Split-Hand/Foot Malformation with Long Bone Deficiency (SHFLD) is a rare and severe limb deformity of variable clinical manifestations. The signs and symptoms may range from virtually no malformation to ectrodactyly and tibial hypoplasia or aplasia with or without associated anomalies. The incidence of SHFLD is estimated to be 1:1,000,000 live births.
See: United Arab Emirates > Naveed et al., 2007.

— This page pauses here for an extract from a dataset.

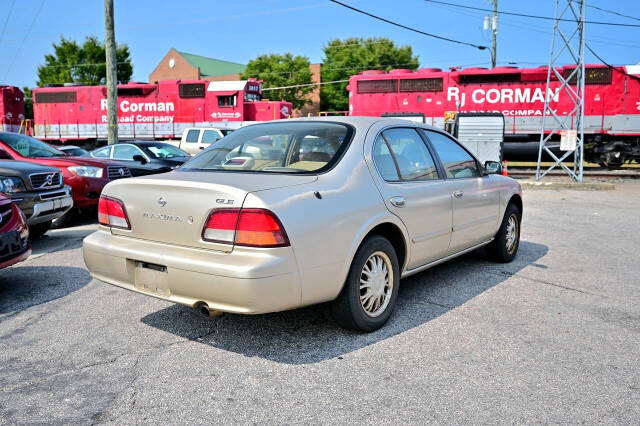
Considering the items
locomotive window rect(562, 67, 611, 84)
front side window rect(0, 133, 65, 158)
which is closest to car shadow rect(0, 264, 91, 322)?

Naveed et al. (2007) presented genome wide linkage analysis of one large multigenerational Arab family with SHFLD. The majority of the family members were residing in the UAE and a few in Oman. Of the 145 individuals in the family, 14 males and nine females showed an abnormal phenotype, ranging from mild to severe defects involving upper and lower limbs. The nine affected patients included in the linkage study all had severe tibial aplasia, some with additional findings of split hand/foot, syndactyly, hypoplastic big toes, absence of middle phalanges of some toes, hypoplastic tibiae, and beaked nose. Naveed et al. (2007) identified novel genomic regions on 1q42.13-q43 and 6q14.1 harboring high-risk variants for SHFLD in the studied family. Maximum multipoint lod scores of 3.20 and 3.78 were detected for the 2 locations on 1q and 6q, respectively, with the use of an autosomal dominant mode of inheritance with reduced penetrance. Haplotype analysis with informative crossovers enabled mapping of SHFLD2 to a region on 6q14.1 between single-nucleotide polymorphisms rs623155 and rs1547251. Phenotypically unaffected or affected parents who had affected haplotypes produced affected children with affected haplotypes form chromosomes 1 and 6. Therefore, the loci on both chromosomes were essential for the phenotypic expression. Also, five individuals were observed with no manifestation of the phenotype and they carried the two disease-related haplotypes. This can be explained by reduced penetrance at each locus. The haplotype data supported the autosomal dominant mode of inheritance in the family. On the other hand, the observed ten consanguineous marriages suggested the possibility of pseudodominance in the family due to the high frequency of mutant alleles.